Tarih: 04.10.2010 00:00
Marmara Denizi, İstanbulun lağım çukuru oldu
Kılıç, uskumru, kolyos, mersin, kalkan balıkları ve ıstakozlar artık Marmara`yı terk etti.
Anadolu Ajansının haberine gore; İstanbul Üniversitesi Su Ürünleri Fakültesi Öğretim Üyesi Prof. Dr. Öztürk, son 10 yılda Marmara Denizi`ndeki balık miktarında % 60 azalma olduğunu söyledi.
İstanbul Üniversitesi (İÜ) Su Ürünleri Fakültesi Öğretim Üyesi Prof. Dr. Bayram Öztürk, son 10 yılda Marmara Denizi`ndeki balık miktarında % 60 azalma olduğunu belirterek, ``Milyonlarca metreküp su, arıtılmadan Marmara Denizi`ne gidiyor. Arıtma tesisleri doğru dürüst çalışmıyor. Birçok tesiste arıtma cihazı bile yok. Arıtma tesisleri kurulmalı ve biyolojik arıtma yapılmalıdır`` uyarısında bulundu.
``Marmara Denizi 2010 Sempozyumu`` Yunus Emre Kültür Merkezi`nde başladı. Öztürk, sempozyumun en son 10 yıl önce yapıldığını, bu on yıllık süreç içinde Marmara Denizi`ndeki ekolojik sorunların daha da arttığını belirtti.

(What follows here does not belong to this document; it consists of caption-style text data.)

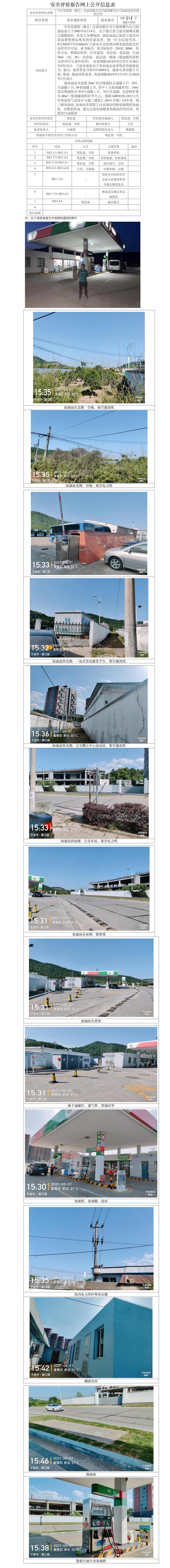 GZ【X】寧2021-032中石化碧辟（浙江）石油有限公司寧波海曙烏頭門加油站安全現(xiàn)狀評(píng)價(jià)網(wǎng)上公開(kāi)信息表.jpg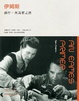 Cover of 伊姆斯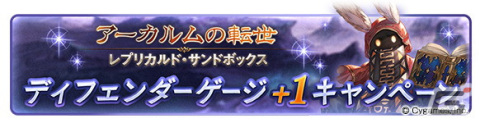 「グランブルーファンタジー」登録者数3,400万人突破キャンペーンが12月15日より開催！期間中は1日1回レジェンドガチャが無料にの画像10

Öztürk, 10 yılın sonunda Marmara Denizi`nde balıkçılık ve ekosistemin çok zarar gördüğünü vurgulayarak, ``İlk sempozyum yapıldığında bu denizde sorunlar o kadar derin değildi. Şimdi ise balıkçılık ve ekosistem için önemli bir tehdit söz konusu. İklim değişikliği konusu da 10 yıl önce tartışılmadı, zira Kızıldeniz kökenli canlılar daha bu denize girmemişti. Oysa artık bu balon balıklarından, deniz analarına kadar birçok yabancı tür bu denize girmiş durumda. Balıkçılıktaki kriz ise daha derinleşiyor`` diye konuştu.
Lüfer balığı yavrularının, neslinin yok olması pahasına yıllardır avlandığını, orkinosların yuvalarının dağıtıldığını, kılıç, uskumru, kolyos, mersin, kalkan ve ıstakozların artık Marmara`dan çekildiğini ifade eden Öztürk, sürdürülebilir balıkçılığın yerini aşırı avcılığa bıraktığını söyledi.
Prof. Dr. Öztürk, Marmara Denizi`nin her tarafının Türkiye`ye ait olduğuna dikkati çekerek, şunları kaydetti: ``Denizlerimizin korunmasından biz sorumluyuz. İstanbul gibi bir kent, Marmara gibi zengin bir bölge, bu denizin etrafında. Ama denizi, derin çöp ve lağım çukuru olarak kullanıyoruz. Bu durumun önüne geçmek için hepimizin bir ortak akılda buluşması gerekiyor. 10 yıl önce önerdiğimiz bütün koruma tedbirleri hala geçerli. Bütünsel bir eylem planı yapmak, aşırı ve kaçak balıkçılığı önlemek, özellikle gemi kökenli petrol kirliliği için tedbir almak, kıyı kullanımına özen göstermek, arıtma tesislerini tamamlamak gerekiyor. Uzun dönemli ciddi ve tartışmaya açık bir izleme projesi her zamankinden daha fazla gerekli.``
Prof. Dr. Öztürk, Marmara Denizi`nin aynı zamanda deprem üreten bir alan olduğunu ve deprem araştırmaları için bu doğal laboratuvarın bilimsel olarak izlenmesi, sürekliliği olan deprem araştırmalarının yapılması için yetkililerin kaynak yaratarak sorumlu davranması gerektiğini kaydetti.